**Quoted passage**.
==================================================
Taking on the role of a step-parent may seem like stepping into an episode of Mission Impossible, but it really does not have to be that way. Surely, the role of a step-parent is difficult and challenging, but it is NOT impossible. The Lord has given you this opportunity. However, He also promises not to allow you to be tested (or tempted) beyond what you can endure or handle. Here is some advice from His word that may make your task much easier. If you are seeking counseling, your counselor should discuss with you other aspects of this challenging situation. Of course, we don’t intend to replace that, but we hope this will be of help to you as well.
First of all, succeeding as a step-parent takes work. It is not something that happens automatically. A well blended family unit, in fact, will require everyone’s work. Every member of the blended family needs to realize that he/she is personally responsible for his/her contribution to the success (or the failure) of the mission. It really takes everyone’s effort to promote peace and express the unifying love of God in the family.
So then we pursue the things which make for peace and the building up of one another. (Romans 14:19)
This applies not only to our work environment, or the church, but to our family as well. In order to succeed and build an environment in which the peace of God is manifest, it will take a great deal of mutual understanding, confession and forgiveness. Yes, you read it right: confession is included as well!
==================================================
**Task to carry out**.
Continue the passage on succeeding as a step-parent, starting right after its final sentence. The lines that come next are separate material and have nothing to do with the passage above.

**Given data**.
==================================================
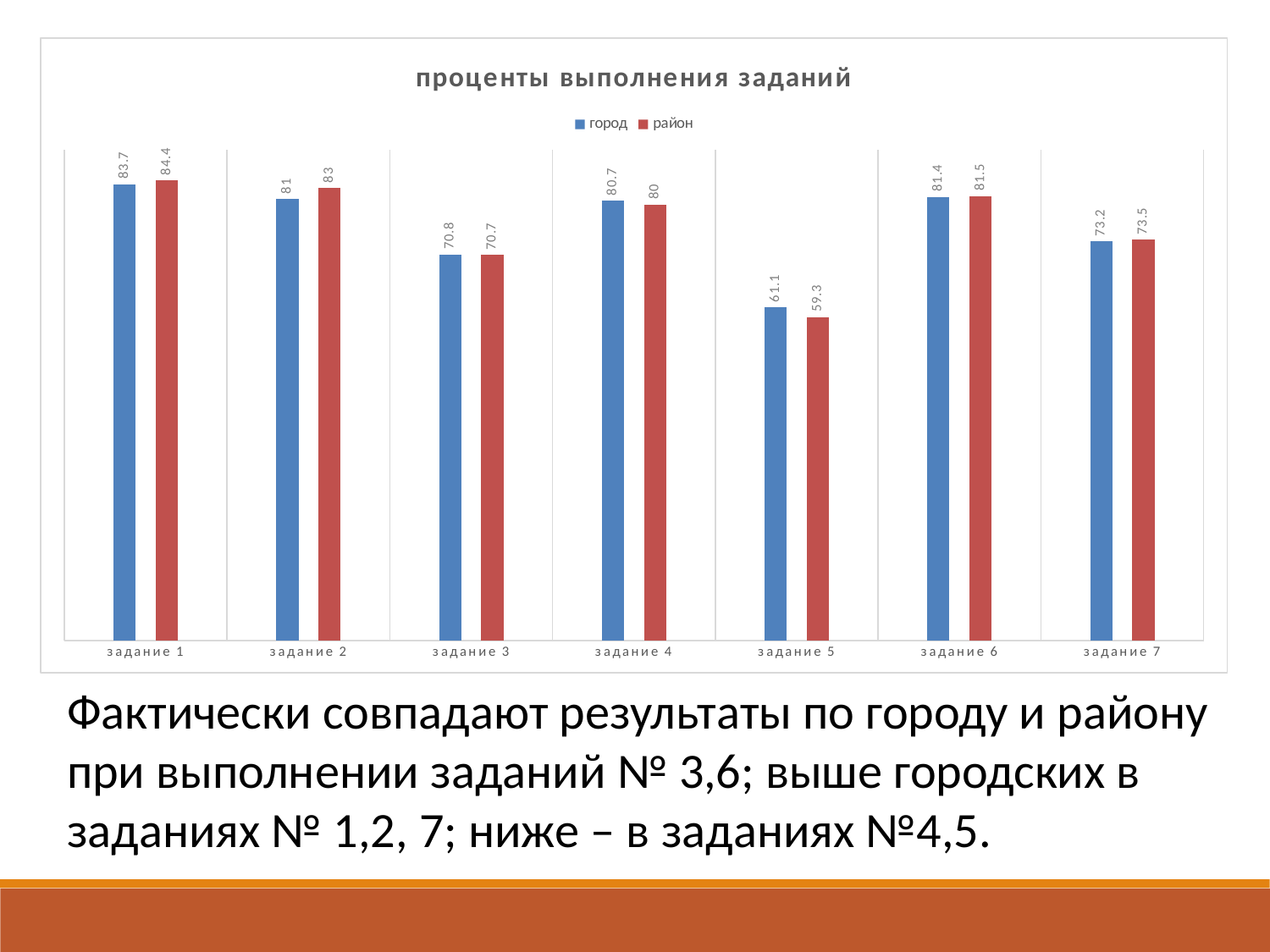
What is the difference between the район and город values for задание 5? 1.8 What kind of chart is shown on the slide? bar chart What is the value for город for задание 1? 83.7 Which task has the highest value for район? задание 1 How many tasks (categories) are shown on the x axis? 7 How many series does the legend list? 2 What is the value for район for задание 7? 73.5 What is the title of the chart? проценты выполнения заданий What is the difference between the район and город values for задание 2? 2 Which task has the lowest value for город? задание 5 What is the value for район for задание 5? 59.3 For задание 4, which is larger: город or район? город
==================================================
**Output for this task**.
Like many other changes in life, blending a family involves various stages. These are typical stages. This means that although they are common, they are not necessarily or exactly the same for everyone.
- The “honeymoon.” No, this is not the parent’s honeymoon, but rather that stage in which unrealistic expectations will prevail in the blending family. Everyone will have his/her own dreams about the new family nucleus. The parents will probably dream of a new happiness through this new marriage. They will expect things to work out much better than before. Often they will not realize that perhaps they are bringing into this new relationship some of their old problems. The children will have their own dreams and fears as well, most often not expressed, but held inside. The step-parent may expect to love the partner’s children as his/her own. However, the children may not share that same expectation. Still, in the excitement of the new relationship, chances are that the step-parent will think that all he/she needs to do is love the children and all will be well.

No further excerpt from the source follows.